[TEXT UNDER STUDY]

::::

In 1910 'Tasmanian Chinchilla (clear blue Australian possum)' took its place in the American fur catalogue alongside Hudson seal, skunk, beaver, wolf and chamois. Advert from the Chicago Daily Tribune, 17 December 1910, p.26
In 1910 ‘Tasmanian Chinchilla (clear blue Australian possum)’ took its place in the American fur catalogue alongside Hudson seal, skunk, beaver, wolf and chamois. Advert from the Chicago Daily Tribune, 17 December 1910, p.26

By 1905 Etchell was sufficiently well known as a bushman of the high country to be recommended as the man to lead a search for Bert Hanson, the seventeen-year-old lost in a blizzard on the eastern side of Dove Lake.[32] Making a living as a bushman meant grasping every opportunity that came along, be it splitting palings, cutting railway sleepers, taking a contract to build or repair a road or working an osmiridium claim. In 1910, for example, Etchell’s £30 tender for work on the road at Bunkers Hill was accepted by the Waratah Council.[33] In 1912 he obtained a tanner’s licence, suggesting that he intended to deal in skins.[34]

'X' marks the spot. The Etchell Mayday (First of May) Plain hut raided by police in 1937. Note also the prospectors' camp marked nearby. From AA612/1/5 (TAHO).
‘X’ marks the spot. The Etchell Mayday (First of May) Plain hut raided by police in 1937 in the south-western corner of the Surrey Hills block. Note also the prospectors’ camp marked nearby. From AA612/1/5 (TAHO).

::::

(Web page caption snippets)

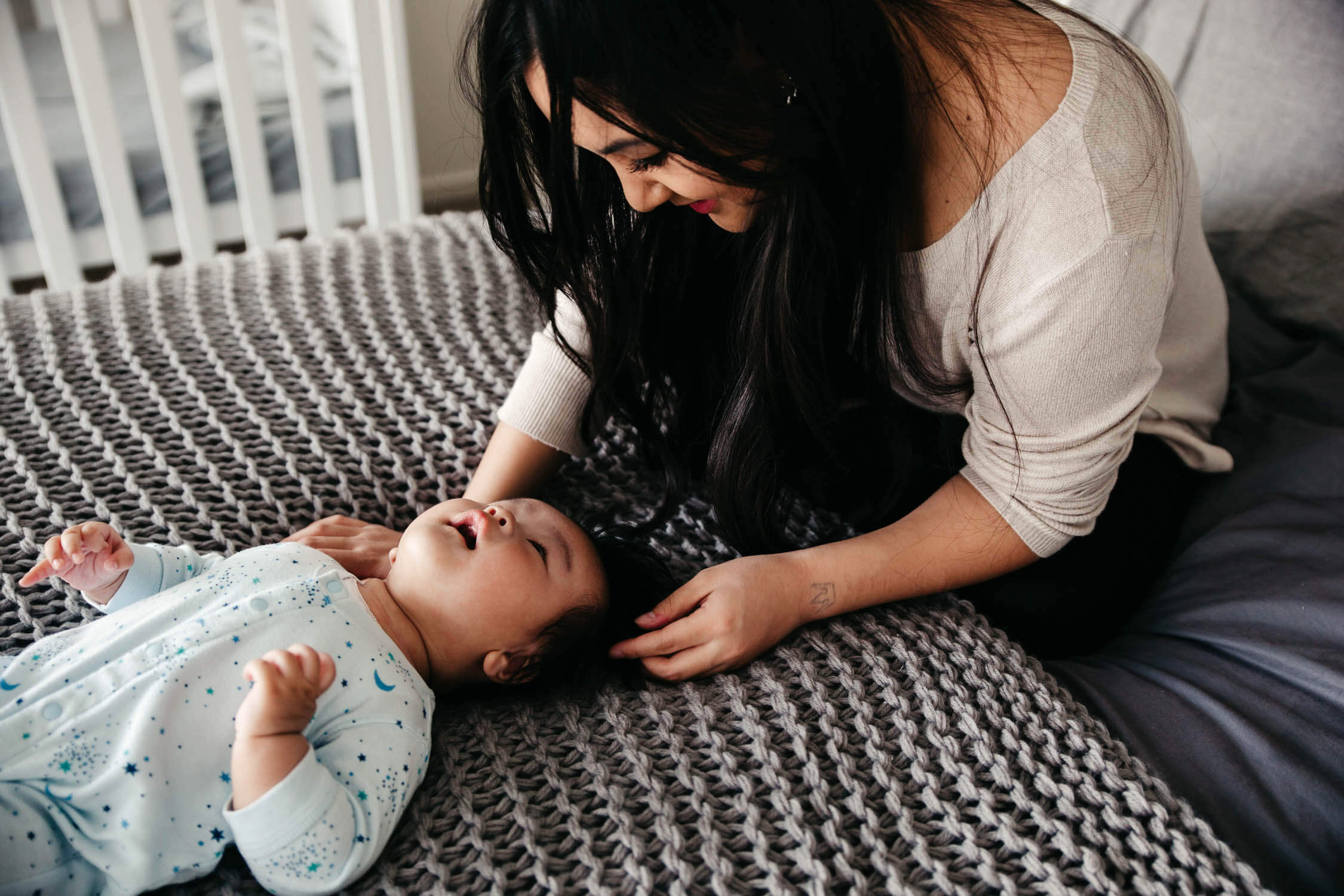 Family, Wedding & Newborn Photographer in Melbourne | Gill Juergens Photography | In home lifestyle fun | Gill Juergens Photography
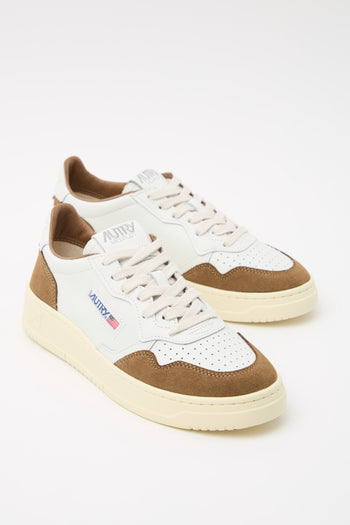 Autry Sneaker White/tabacco Donna - 3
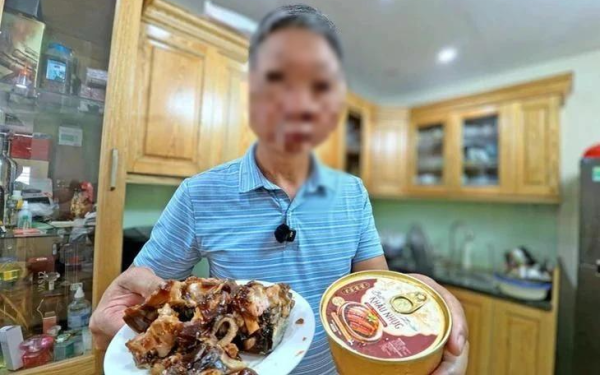 Công an vào cuộc vụ mua đặc sản khâu nhục Lạng Sơn nhận về cục xương chân giò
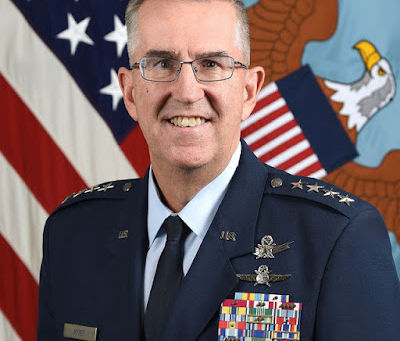 General Hyten’s Messages, ongoing…and then the Telegram Account is Hacked | Jan 19, 2021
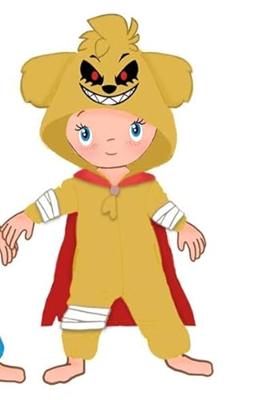 Kostuums voor Kinderen My Other Me Mike Exe Kigurimi - Maat: 5-6 Jaar - Maat: 5-6 Jaar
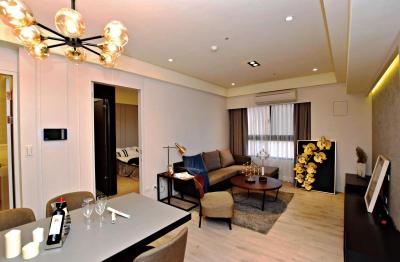 大綠光 滯洪池公園第一排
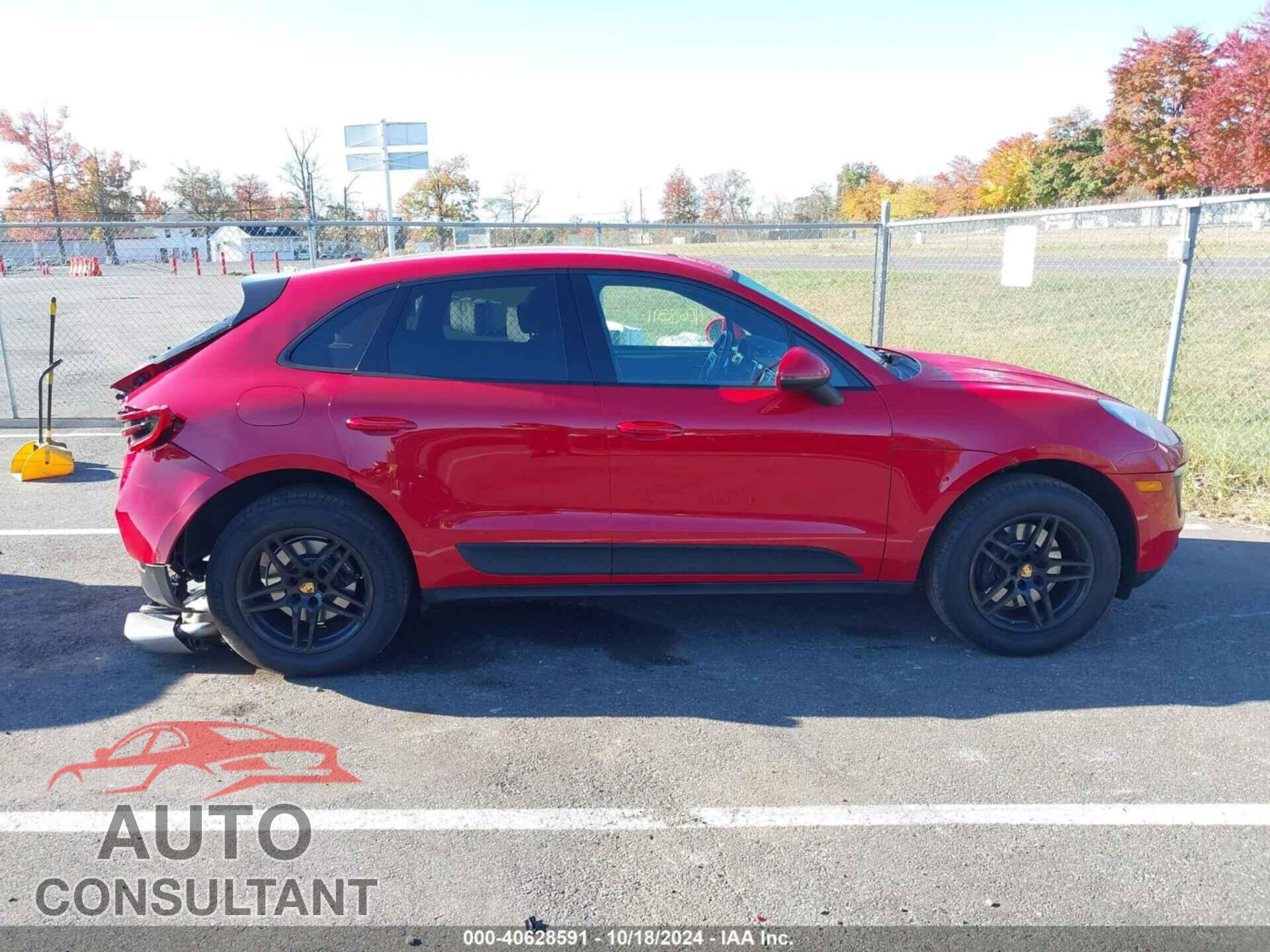 PORSCHE MACAN 2018 - WP1AA2A59JLB16593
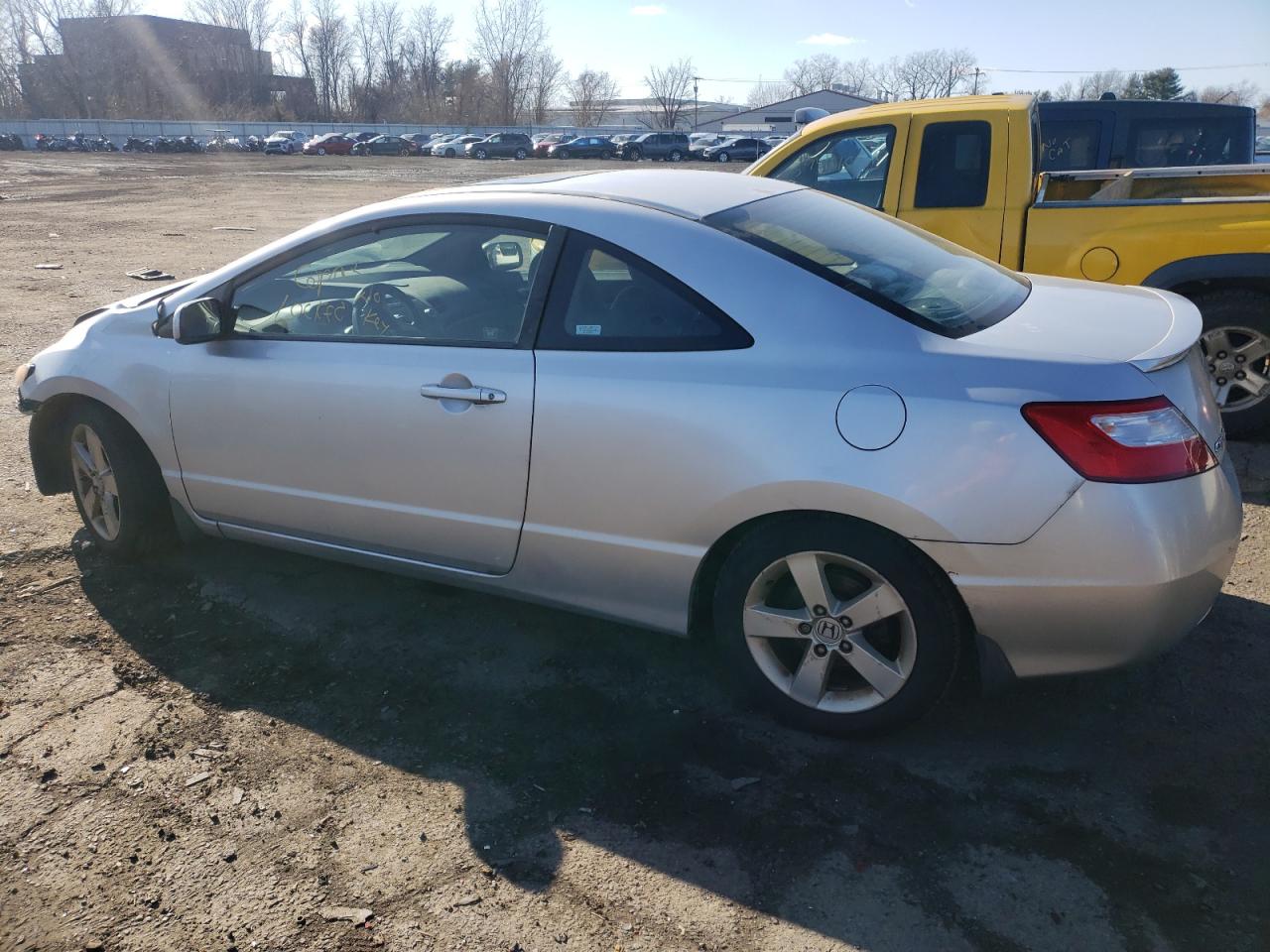 Image 2 of 2007 HONDA CIVIC EX 2007 with VIN 2HGFG12867H554990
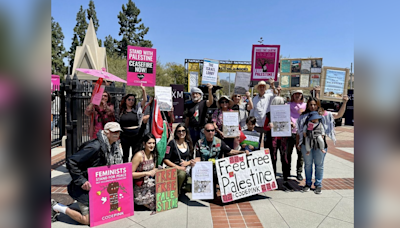 USC protests break out after anti-Israel valedictorian's commencement speech cancelled over safety concerns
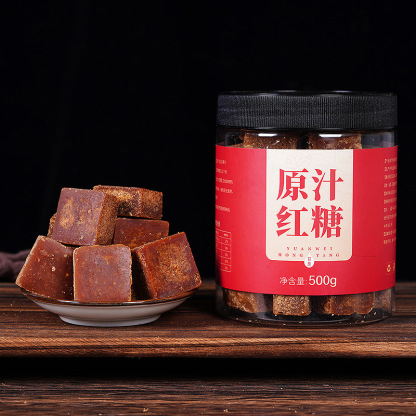 手工純正甘蔗原汁老紅糖塊
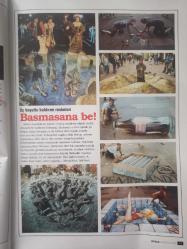 Boxer Dergisi- Ağustos 2005- Fatoş Seymen- Başak Şahin- Naim Süleymanoğlu- Eda Özerkan- Ahmet Ümit- Kanat Atkaya- Selin Yardımcı- Okay Gönensin- Teoman Hünal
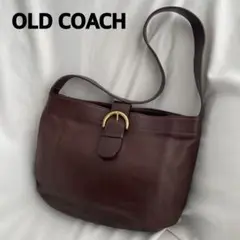 オールドコーチ 90年代ビンテージ ワンショルダーバッグ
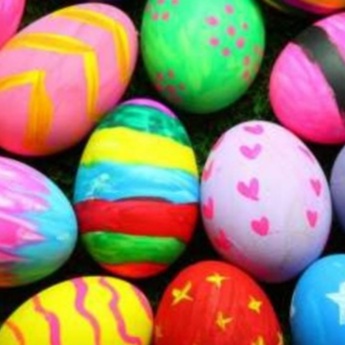 TELOR PLASTIK MEWARNAI GAMBAR/ COLOURING EGG EASTER EGG/ MAINAN  PASKAH MEWARNAI LUKIS DIY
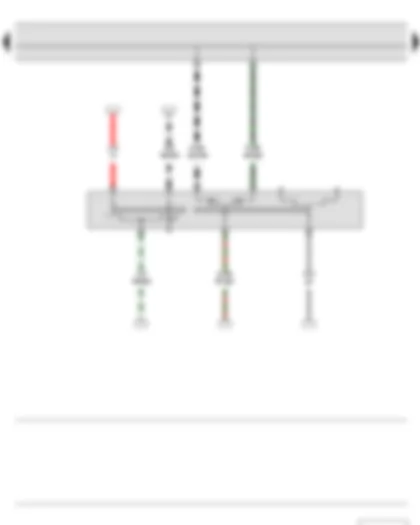 Wiring Diagram  SKODA FABIA II 2011 - Turn signal switch - Headlight dipper and flasher switch - Parking light switch - Left steering column switch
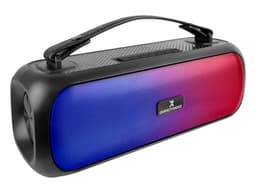 Bocina Portátil Perfect Choice Soundus, Bluetooth, 30W, Iluminación RGB, Color Negro. - imagen 1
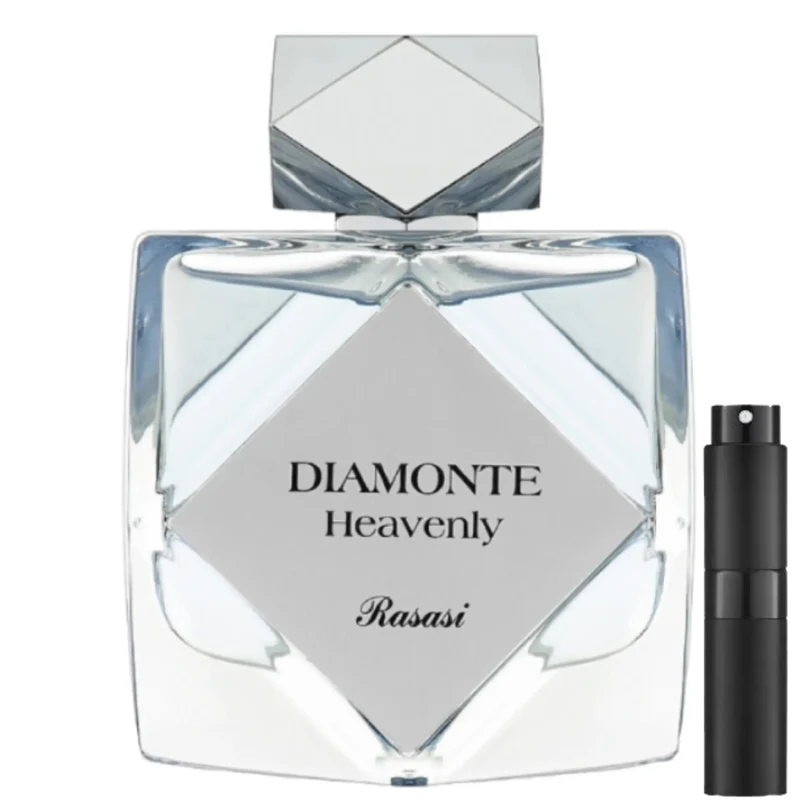 Rasasi Diamonte Heavenly Perfume For Women - Eau de Parfum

::::

[WORK INSTRUCTIONS]
1. Answer these questions from the Etchell passage:
(a) What did the Waratah Council accept from Etchell in 1910, and for work on which road?
(b) In what year did Etchell obtain a tanner's licence?
(c) In what year did police raid the Etchell hut on Mayday Plain?
2. Write out the Etchell passage from "By 1905 Etchell" to "prospectors' camp marked nearby. From AA612/1/5 (TAHO).", word for word.
Nothing here requires the data.

[RESPONSES TO THE EXERCISE]
1.
(a) His £30 tender, for work on the road at Bunkers Hill.
(b) 1912.
(c) 1937.

2.
By 1905 Etchell was sufficiently well known as a bushman of the high country to be recommended as the man to lead a search for Bert Hanson, the seventeen-year-old lost in a blizzard on the eastern side of Dove Lake.[32] Making a living as a bushman meant grasping every opportunity that came along, be it splitting palings, cutting railway sleepers, taking a contract to build or repair a road or working an osmiridium claim. In 1910, for example, Etchell’s £30 tender for work on the road at Bunkers Hill was accepted by the Waratah Council.[33] In 1912 he obtained a tanner’s licence, suggesting that he intended to deal in skins.[34]

'X' marks the spot. The Etchell Mayday (First of May) Plain hut raided by police in 1937. Note also the prospectors' camp marked nearby. From AA612/1/5 (TAHO).